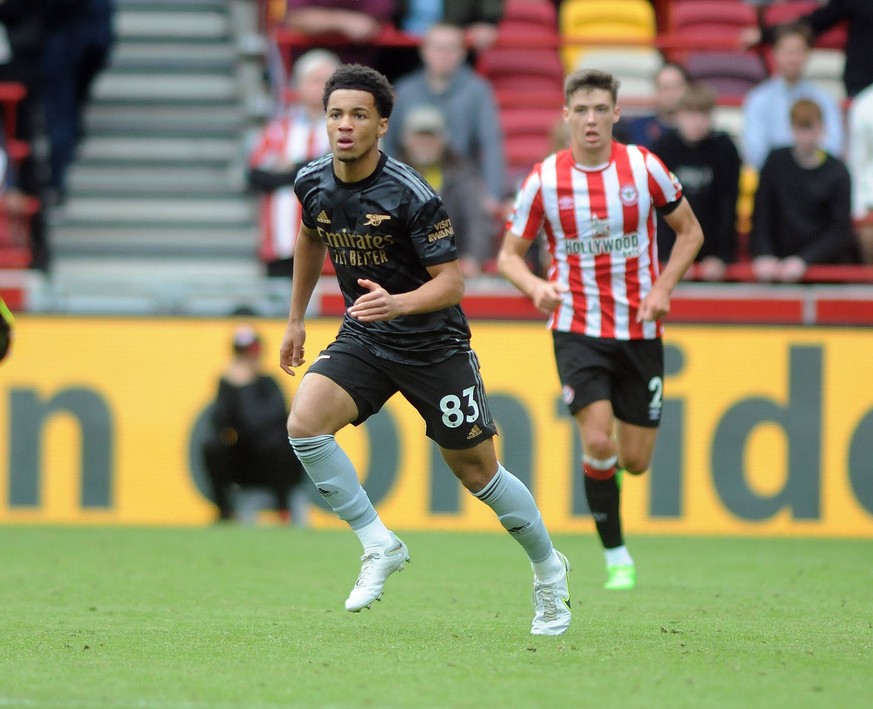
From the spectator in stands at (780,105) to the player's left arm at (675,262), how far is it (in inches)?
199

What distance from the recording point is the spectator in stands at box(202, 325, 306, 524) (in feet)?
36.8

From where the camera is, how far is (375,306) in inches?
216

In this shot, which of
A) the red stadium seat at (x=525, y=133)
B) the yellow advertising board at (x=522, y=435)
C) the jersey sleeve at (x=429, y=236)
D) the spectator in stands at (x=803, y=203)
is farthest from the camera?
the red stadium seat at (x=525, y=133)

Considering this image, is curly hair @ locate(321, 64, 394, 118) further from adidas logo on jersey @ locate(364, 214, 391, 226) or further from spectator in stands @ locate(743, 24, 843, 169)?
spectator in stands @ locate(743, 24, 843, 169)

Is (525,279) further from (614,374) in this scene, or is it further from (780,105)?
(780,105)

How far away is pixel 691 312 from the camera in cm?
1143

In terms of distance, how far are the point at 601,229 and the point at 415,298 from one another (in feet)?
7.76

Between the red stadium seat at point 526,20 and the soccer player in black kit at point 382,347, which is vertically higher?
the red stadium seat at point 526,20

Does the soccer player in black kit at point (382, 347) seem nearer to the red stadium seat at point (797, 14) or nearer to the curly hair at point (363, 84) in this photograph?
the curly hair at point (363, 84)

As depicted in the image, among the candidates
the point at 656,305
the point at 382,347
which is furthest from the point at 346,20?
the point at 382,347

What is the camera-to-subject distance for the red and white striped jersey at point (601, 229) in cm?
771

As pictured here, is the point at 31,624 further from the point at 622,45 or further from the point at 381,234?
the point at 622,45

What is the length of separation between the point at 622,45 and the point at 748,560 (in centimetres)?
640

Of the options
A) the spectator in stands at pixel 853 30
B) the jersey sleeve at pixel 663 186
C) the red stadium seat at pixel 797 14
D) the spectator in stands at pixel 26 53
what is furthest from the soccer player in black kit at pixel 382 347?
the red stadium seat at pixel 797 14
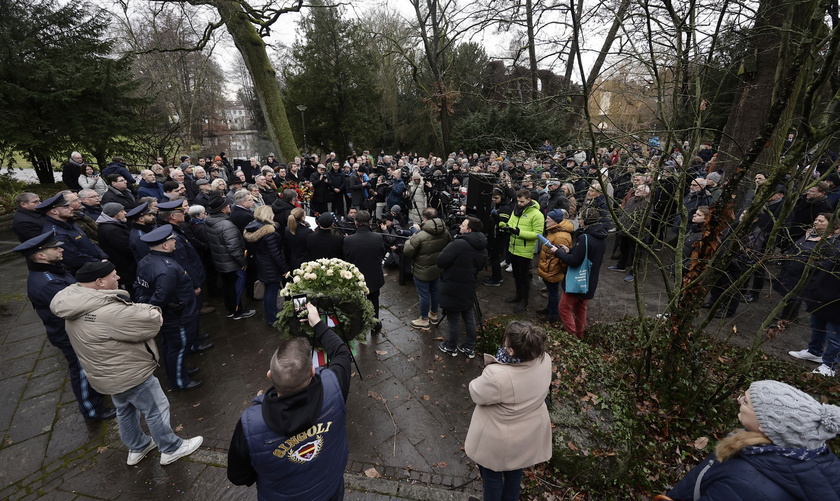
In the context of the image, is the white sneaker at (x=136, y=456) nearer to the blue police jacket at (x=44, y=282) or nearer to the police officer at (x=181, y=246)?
★ ★ ★ ★
Print every entry above word for word, leaving out the pictures.

From the spectator in stands at (780,105) to the player's left arm at (675,262), how far is it (in inches)?
199

What distance from the recording point is the spectator in stands at box(202, 325, 306, 524) (in feet)?
36.8

From where the camera is, how far is (375,306) in inches?
216

In this shot, which of
A) the red stadium seat at (x=525, y=133)
B) the yellow advertising board at (x=522, y=435)
C) the jersey sleeve at (x=429, y=236)
D) the spectator in stands at (x=803, y=203)
is farthest from the camera?
the red stadium seat at (x=525, y=133)

Considering this image, is curly hair @ locate(321, 64, 394, 118) further from adidas logo on jersey @ locate(364, 214, 391, 226) or further from spectator in stands @ locate(743, 24, 843, 169)?
spectator in stands @ locate(743, 24, 843, 169)

Is (525,279) further from (614,374) in this scene, or is it further from (780,105)?
(780,105)

How far away is pixel 691 312 from the camera in cm?
1143

In terms of distance, how far are the point at 601,229 and the point at 415,298 from one another (in feet)?
7.76

Between the red stadium seat at point 526,20 and the soccer player in black kit at point 382,347, which is vertically higher?
the red stadium seat at point 526,20

Does the soccer player in black kit at point (382, 347) seem nearer to the red stadium seat at point (797, 14) or nearer to the curly hair at point (363, 84) in this photograph?
the curly hair at point (363, 84)

As depicted in the image, among the candidates
the point at 656,305
the point at 382,347
which is furthest from the point at 346,20?
the point at 382,347

What is the camera-to-subject distance for the red and white striped jersey at point (601, 229) in cm?
771

As pictured here, is the point at 31,624 further from the point at 622,45 or further from the point at 381,234?
the point at 622,45

What is the length of separation between the point at 622,45 and the point at 748,560 (in centimetres)?
640

Of the options
A) the spectator in stands at pixel 853 30
B) the jersey sleeve at pixel 663 186
C) the red stadium seat at pixel 797 14
D) the spectator in stands at pixel 26 53
what is furthest from the soccer player in black kit at pixel 382 347?
the red stadium seat at pixel 797 14
In the context of the image, is the white sneaker at (x=136, y=456) nearer to the blue police jacket at (x=44, y=282) or nearer to the police officer at (x=181, y=246)?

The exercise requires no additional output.